Ladies and gentlemen, allow us to reintroduce you to the 2018 Red Sox, arguably the luckiest, phoniest 108-win team in history. 108! One hundred regular season wins … plus eight! And now they’re … the worst in the AL! By far! That rogue video room intern sure must’ve cooked up some doozies that year, huh?
Yes, that Sox team had David Price, Chris Sale, and Rick Porcello on the mound, far better options than this year’s rotation of Aaron Barkman, Chris Mazza, Nathaniel Grabner, and Evan Tomsula, only one of whom is a real person (but which one?!). But, in terms of offense, they’ve only lost Mookie Betts (the largest possible “only” you could ever have, but still). They’ve also lost Alex Cora, who was fired for what he did in Houston and nowhere else, Red Sox fans will breathlessly tell you. Sure.
Hey, is the entire rest of the offense way, way worse now? They are? Interesting coincidence!
It’s all right there in front of you, though shills like John Smoltz, as well as the rats at the Boston Globe are working overtime to convince us that JD Martinez is struggling because of a … COVID-19-related change to his pregame video routine?

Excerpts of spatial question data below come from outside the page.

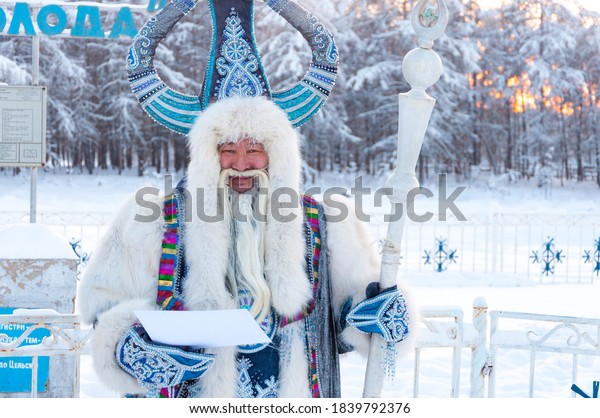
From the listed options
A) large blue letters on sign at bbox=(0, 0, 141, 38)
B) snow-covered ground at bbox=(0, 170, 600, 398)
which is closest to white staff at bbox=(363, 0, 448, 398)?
snow-covered ground at bbox=(0, 170, 600, 398)

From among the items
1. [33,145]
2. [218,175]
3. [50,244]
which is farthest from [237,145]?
[33,145]

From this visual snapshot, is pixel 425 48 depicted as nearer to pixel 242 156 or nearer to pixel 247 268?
pixel 242 156

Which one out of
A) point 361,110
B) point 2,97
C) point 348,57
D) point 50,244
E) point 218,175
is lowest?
point 50,244

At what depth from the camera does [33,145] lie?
5523 millimetres

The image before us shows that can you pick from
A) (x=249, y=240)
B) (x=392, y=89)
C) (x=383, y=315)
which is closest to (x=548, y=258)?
(x=383, y=315)

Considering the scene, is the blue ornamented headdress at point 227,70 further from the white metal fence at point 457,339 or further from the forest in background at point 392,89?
the forest in background at point 392,89

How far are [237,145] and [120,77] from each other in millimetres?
23367

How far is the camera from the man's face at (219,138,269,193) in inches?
90.5

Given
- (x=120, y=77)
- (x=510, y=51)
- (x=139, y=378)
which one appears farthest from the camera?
(x=510, y=51)

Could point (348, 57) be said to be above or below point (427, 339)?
above

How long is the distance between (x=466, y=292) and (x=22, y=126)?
5903mm

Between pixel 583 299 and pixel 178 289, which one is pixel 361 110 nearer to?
pixel 583 299

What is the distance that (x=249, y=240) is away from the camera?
2.29 metres

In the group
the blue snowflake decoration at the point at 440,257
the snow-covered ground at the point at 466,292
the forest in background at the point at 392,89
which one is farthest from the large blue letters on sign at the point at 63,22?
the forest in background at the point at 392,89
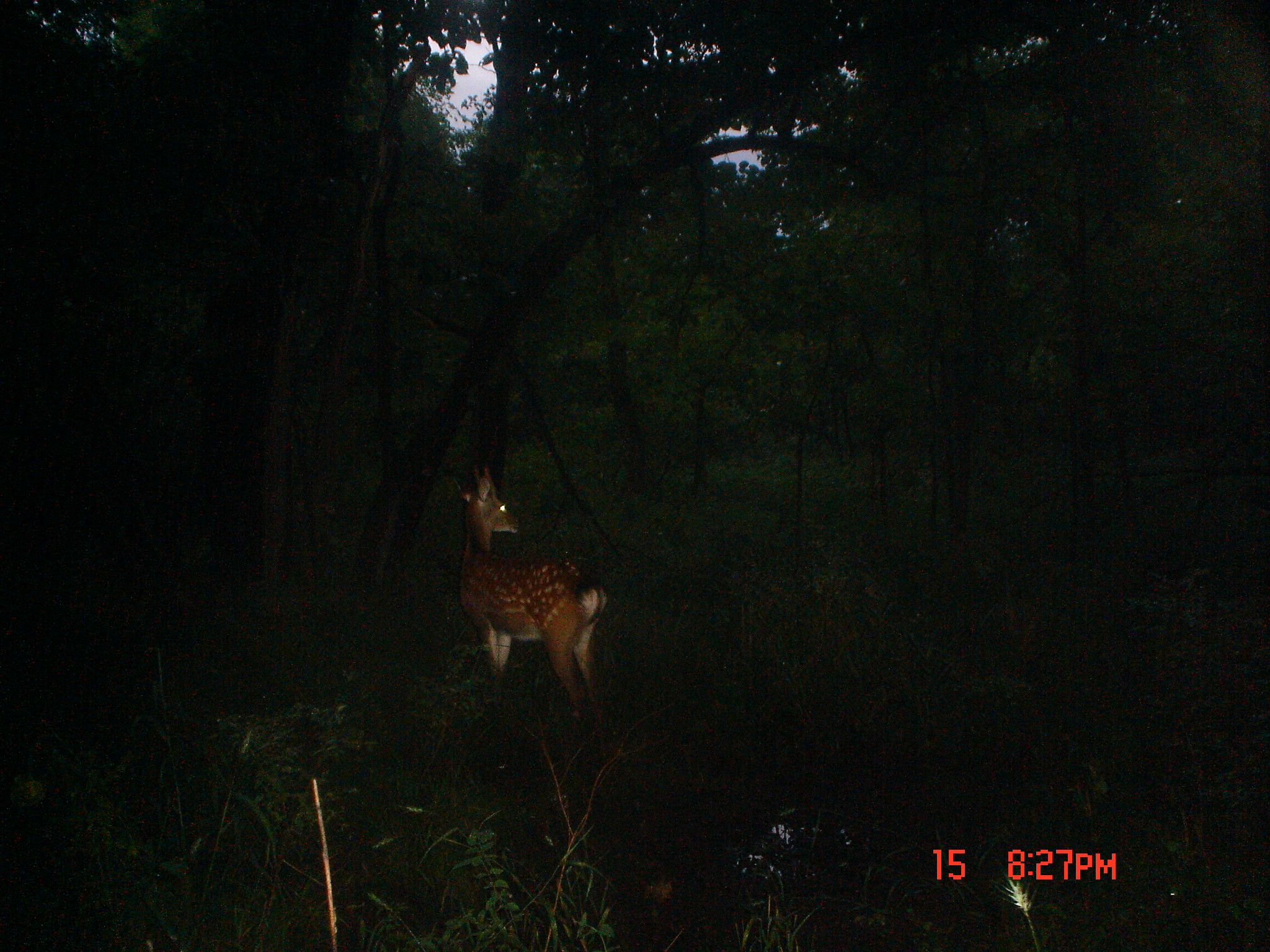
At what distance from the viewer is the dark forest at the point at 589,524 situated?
358 centimetres

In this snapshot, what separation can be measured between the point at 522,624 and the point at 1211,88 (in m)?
7.72

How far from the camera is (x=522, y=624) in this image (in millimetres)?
5980

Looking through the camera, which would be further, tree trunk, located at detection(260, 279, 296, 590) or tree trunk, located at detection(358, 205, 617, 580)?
tree trunk, located at detection(358, 205, 617, 580)

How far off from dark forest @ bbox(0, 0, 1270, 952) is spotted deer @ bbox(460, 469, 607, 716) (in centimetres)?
3

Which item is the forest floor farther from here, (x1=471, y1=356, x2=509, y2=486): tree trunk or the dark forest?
(x1=471, y1=356, x2=509, y2=486): tree trunk

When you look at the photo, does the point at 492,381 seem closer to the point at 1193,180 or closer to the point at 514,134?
the point at 514,134

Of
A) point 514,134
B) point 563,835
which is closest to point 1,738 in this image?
point 563,835

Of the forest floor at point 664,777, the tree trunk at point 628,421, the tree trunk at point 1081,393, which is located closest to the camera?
the forest floor at point 664,777

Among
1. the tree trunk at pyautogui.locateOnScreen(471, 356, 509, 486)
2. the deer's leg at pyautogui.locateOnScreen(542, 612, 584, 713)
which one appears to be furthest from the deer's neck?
the tree trunk at pyautogui.locateOnScreen(471, 356, 509, 486)

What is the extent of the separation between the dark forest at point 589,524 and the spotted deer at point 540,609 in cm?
3

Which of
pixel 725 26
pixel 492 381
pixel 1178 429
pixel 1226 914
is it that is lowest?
pixel 1226 914

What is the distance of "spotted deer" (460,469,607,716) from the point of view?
229 inches

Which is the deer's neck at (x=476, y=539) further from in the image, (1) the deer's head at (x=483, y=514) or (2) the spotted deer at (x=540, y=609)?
(2) the spotted deer at (x=540, y=609)
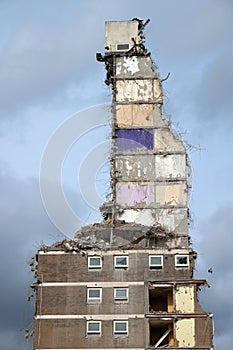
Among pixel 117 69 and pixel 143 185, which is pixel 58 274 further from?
pixel 117 69

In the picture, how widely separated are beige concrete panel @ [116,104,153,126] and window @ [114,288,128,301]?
66.6 feet

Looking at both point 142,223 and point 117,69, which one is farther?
point 117,69

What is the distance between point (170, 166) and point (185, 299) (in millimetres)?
16538

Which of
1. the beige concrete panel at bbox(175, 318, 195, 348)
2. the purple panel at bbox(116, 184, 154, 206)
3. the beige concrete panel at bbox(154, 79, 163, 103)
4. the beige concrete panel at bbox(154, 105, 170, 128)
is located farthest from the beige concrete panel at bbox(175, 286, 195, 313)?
the beige concrete panel at bbox(154, 79, 163, 103)

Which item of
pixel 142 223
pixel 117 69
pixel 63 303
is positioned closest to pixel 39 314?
pixel 63 303

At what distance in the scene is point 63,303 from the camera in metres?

Are we serious here? He really needed new video footage on James Paxton and the Rays, who he’s faced 10 trillion times? Martinez slashed .330/.402/.629 with 43 homers and an insane 130 RBI in 2018. His average, thus far, has dropped a casual 100 points. I’m sure that’s due to the video room, but has nothing to do with how much study time he’s gotten.
Rafael Devers entered Sunday at -0.7 WAR, hitting under .200. Andrew Benintendi, before hitting the IL, was in Gary Sanchez territory, batting .103 with no power. These guys could not miss in 2018. Now, without Betts — and, to be fair, Steve Goddamned Pearce — they’re now completely lost.
Yes, nothing to see here! Just a bunch of individual slumps after the central figure in a cheating scandal was dismissed! Every team in MLB is facing unprecedented restrictions, but only this one is backsliding! OK!
We know the Red Sox “used their video replay room illegally” in 2018, just like we know that the team was warned about cheating in 2017, promised they’d never do it again (pretty please!), and then proceeded to develop an all-new method using Apple Watches weeks later, which they were quickly admonished for.
This “investigation” into the Red Sox methods resulted, somehow, in a lone wolf, video replay room operator JT Watkins, being suspended for his actions. But now, months later, Dodgers (and former 2018 Red Sox!) reliever Joe Kelly is out here railing on the Astros specifically for snitching on their scheme. You know why? He’s proudly a member of a clubhouse that never snitched, and protected their secret with thinly-veiled excuses.
Alex Cora was the ringleader of a 2017 scheme in Houston. He then joined the Red Sox, a franchise known for skirting the rules repeatedly during the ’17 season after being warned to stop doing so, and the offense rose to historic levels, adding 15 wins. Cora left after the 2019 season, and every offensive player regressed. It’s all laid out plainly for anyone to see. Only the most naive among us would believe that Cora, an admitted cheater, took the reins for a franchise that had been caught cheating the previous year, and decided not to cheat anymore. Come on, now. It was a match made in cheating Heaven!
The Yankees are claiming “significant reputational harm” if their sign-stealing letter is unsealed, mainly because … the Red Sox and Astros letters also remain sealed! Why are the Yankees, the team accused of the least, the only franchise getting exposed here?
Open the Yankees letter. Open the Red Sox letter! Based on the eye test in 2020, you’re going to like what you see.